Aqueous Processed Biopolymer Interfaces for Single-Cell Microarrays

Abstract

Single-cell microarrays are emerging tools to unravel intrinsic diversity within complex cell populations, opening up new approaches for the in-depth understanding of highly relevant diseases. However, most of the current methods for their fabrication are based on cumbersome patterning approaches, employing organic solvents and/or expensive materials. Here, we demonstrate an unprecedented green-chemistry strategy to produce single-cell capture biochips onto glass surfaces by all-aqueous inkjet printing. At first, a chitosan film is easily inkjet printed and immobilized onto hydroxyl-rich glass surfaces by electrostatic immobilization. In turn, poly(ethylene glycol) diglycidyl ether is grafted on the chitosan film to expose reactive epoxy groups and induce antifouling properties. Subsequently, microscale collagen spots are printed onto the above surface to define the attachment area for single adherent human cancer cells harvesting with high yield. The reported inkjet printing approach enables one to modulate the collagen area available for cell attachment in order to control the number of captured cells per spot, from single-cells up to double- and multiple-cell arrays. Proof-of-principle of the approach includes pharmacological treatment of single-cells by the model drug doxorubicin. The herein presented strategy for single-cell array fabrication can constitute a first step toward an innovative and environmentally friendly generation of aqueous-based inkjet-printed cellular devices.

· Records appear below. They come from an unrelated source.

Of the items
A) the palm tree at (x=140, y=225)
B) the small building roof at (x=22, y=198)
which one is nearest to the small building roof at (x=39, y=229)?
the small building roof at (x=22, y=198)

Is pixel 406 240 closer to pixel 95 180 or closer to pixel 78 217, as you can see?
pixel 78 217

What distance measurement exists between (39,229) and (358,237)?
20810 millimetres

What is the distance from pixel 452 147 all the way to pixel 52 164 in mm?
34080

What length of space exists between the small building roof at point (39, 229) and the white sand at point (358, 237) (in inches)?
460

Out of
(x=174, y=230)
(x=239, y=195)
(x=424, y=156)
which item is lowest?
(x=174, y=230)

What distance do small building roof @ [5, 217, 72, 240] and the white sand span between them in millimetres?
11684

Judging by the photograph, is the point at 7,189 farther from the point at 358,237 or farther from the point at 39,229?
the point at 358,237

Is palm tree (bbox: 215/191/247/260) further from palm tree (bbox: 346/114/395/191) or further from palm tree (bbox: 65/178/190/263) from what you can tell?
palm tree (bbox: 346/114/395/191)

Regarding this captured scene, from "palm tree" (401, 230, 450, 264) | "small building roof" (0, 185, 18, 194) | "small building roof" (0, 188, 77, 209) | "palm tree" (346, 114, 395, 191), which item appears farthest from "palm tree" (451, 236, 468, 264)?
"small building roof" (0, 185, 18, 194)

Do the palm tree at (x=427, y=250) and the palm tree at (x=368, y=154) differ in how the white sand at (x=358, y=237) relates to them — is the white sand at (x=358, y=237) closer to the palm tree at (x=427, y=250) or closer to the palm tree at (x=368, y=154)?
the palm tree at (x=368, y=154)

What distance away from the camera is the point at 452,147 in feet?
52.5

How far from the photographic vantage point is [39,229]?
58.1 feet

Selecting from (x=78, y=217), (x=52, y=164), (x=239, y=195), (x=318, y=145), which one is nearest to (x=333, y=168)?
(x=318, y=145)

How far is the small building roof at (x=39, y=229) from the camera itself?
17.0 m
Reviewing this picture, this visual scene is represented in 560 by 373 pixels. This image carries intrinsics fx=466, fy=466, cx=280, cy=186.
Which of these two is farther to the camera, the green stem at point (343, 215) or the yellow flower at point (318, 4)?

Keywords: biointerface; biopolymer; inkjet printing; microarray; single-cell.

Figure 1

Schematic illustration of single-cell array fabrication and application: (a) layer-by-layer printing steps from chitosan coating deposition on glass to EPEG grafting and collagen microarrays patterning and (b) single human cancer cells capture on the printed biointerface, followed by cell treatment with doxorubicin and analysis by confocal microscopy at the single-cell level.

Figure 2

Stroboscopic image of 10 pL (nominal volume) chitosan ink droplet pinching-off at the nozzle at 40 V and room temperature. The drop elongates as a function of time while modifying the drop front (red circles). The arrow in the last step indicates the drop tail (about 800 μm length).

Figure 3

XPS analysis of C 1s peaks for chitosan film before (a) and after (b) EPEG grafting. Tapping mode AFM images of 5 μm × 5 μm area of chitosan film before (c) and after (d) EPEG grafting.

Figure 4

Printing condition for collagen ink ejection: (a) single short-pulse waveform optimized for aqueous inkjet printing at the femtoliter-scale with a pulse length of 1.3 μs and (b) stroboscopic images of collagen ink droplets ejected by a nozzle of a diameter of 10.5 μm at 30 V jetting voltage, recorded from 6 to 61 μs.

Figure 5

Effect of the t_D on the dimension of sessile droplets of 0.08% w/v collagen ink: (a) representative sessile droplet size for each t_D, ejected at 30 V (red) and 40 V (black). The error bars represent the experimental error associated with the diameter measurement via optical microscopy; (b) white-field images of droplets microarrays printed at 40 V and (c) at 30 V. The graph in panel a also shows printing instability regions (double arrows), where breakup phenomena induce droplet fragmentation and satellites formation, as shown in the corresponding pictures of wet droplets arrays (satellites are indicated by arrows in panels b and c). Scale bars 100 μm.

Figure 6

H1975 cell array on collagen patterns of different spot sizes. The collagen arrays in panel a were printed by a 1 pL ejecting-cartridge at t_D values of 0.6, 5.0, and 10.0 μs (left to right), while the arrays in panel b were printed by a 10 pL ejecting-cartridge at t_D values of 10.0 and 23 μs (left to right). The number of cells per spot clearly increases with the spot diameter, starting from a nonspreading condition (22 μm) to obtain cell consortia patterns (50–67 μm). Scale bars 50 μm. The single-cell yield (panel c) was calculated on 8 × 8 spots collagen microarrays (spot diameter 32 μm). The mean percentages were calculated using three replicate samples. Error bars indicate the standard deviation. The biological evolution up to 48 h after the adhesion, distinguished in single-cells, double-cells, and empty spots, counted at 1 h (blue), 24 h (black), and 48 h (red) after the adhesion.

Figure 7

Representative fluorescence images of Dox (red) intracellular localization after 1 h in H1975 cells overlaid on the transmission channel (gray) to show complete cell morphology: (a–d) single-cell arrays and (e,f) conventional cell culture. Framed cells in panels c and e are shown in panels b,d, and f, respectively. Scale bars 20 μm in panels a–d, 50 μm in panels e and f.